• **YOUR GOAL**: Search each line below for "will", then return the lines where it appears.

• **EXCERPTED DATA**:
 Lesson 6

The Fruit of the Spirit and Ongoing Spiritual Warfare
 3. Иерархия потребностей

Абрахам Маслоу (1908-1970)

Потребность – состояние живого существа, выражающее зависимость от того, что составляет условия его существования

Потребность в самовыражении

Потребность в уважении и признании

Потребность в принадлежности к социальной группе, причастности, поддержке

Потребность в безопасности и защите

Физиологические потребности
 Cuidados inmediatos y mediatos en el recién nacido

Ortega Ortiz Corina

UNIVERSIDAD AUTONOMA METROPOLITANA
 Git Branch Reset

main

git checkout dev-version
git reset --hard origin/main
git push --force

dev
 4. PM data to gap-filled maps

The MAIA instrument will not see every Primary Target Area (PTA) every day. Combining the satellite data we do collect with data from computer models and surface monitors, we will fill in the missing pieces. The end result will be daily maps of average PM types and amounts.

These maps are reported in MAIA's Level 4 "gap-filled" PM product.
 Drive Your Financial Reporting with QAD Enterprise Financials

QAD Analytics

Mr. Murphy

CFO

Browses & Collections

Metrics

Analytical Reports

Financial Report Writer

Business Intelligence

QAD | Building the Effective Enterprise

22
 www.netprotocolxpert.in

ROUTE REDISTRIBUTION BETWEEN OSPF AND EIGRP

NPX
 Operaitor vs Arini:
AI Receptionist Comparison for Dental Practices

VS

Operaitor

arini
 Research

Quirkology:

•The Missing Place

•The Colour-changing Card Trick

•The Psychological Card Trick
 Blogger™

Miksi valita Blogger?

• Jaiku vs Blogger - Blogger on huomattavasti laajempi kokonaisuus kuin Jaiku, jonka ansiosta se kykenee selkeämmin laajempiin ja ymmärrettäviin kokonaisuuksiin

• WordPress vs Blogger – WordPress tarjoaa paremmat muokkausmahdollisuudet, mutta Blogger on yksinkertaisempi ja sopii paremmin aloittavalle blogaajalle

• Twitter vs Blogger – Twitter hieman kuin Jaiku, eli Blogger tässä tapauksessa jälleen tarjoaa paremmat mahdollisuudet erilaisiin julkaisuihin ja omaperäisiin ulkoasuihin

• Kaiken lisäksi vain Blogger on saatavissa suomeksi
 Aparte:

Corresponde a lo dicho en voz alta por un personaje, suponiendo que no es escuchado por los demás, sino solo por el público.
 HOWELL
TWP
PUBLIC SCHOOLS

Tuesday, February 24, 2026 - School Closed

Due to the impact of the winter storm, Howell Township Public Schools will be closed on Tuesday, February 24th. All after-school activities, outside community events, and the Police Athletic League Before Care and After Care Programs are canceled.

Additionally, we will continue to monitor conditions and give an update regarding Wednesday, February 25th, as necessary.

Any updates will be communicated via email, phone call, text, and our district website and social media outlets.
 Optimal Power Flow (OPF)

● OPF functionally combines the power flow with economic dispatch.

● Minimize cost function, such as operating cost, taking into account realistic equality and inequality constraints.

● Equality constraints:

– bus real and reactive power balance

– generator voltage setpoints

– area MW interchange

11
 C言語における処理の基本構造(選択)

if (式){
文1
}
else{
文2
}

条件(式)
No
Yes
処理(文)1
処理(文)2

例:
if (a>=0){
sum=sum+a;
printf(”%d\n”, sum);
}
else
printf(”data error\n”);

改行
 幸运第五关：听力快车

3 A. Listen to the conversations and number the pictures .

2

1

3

• **PROBLEM SOLUTION**:
The MAIA instrument will not see every Primary Target Area (PTA) every day. Combining the satellite data we do collect with data from computer models and surface monitors, we will fill in the missing pieces. The end result will be daily maps of average PM types and amounts.
Due to the impact of the winter storm, Howell Township Public Schools will be closed on Tuesday, February 24th. All after-school activities, outside community events, and the Police Athletic League Before Care and After Care Programs are canceled.
Additionally, we will continue to monitor conditions and give an update regarding Wednesday, February 25th, as necessary.
Any updates will be communicated via email, phone call, text, and our district website and social media outlets.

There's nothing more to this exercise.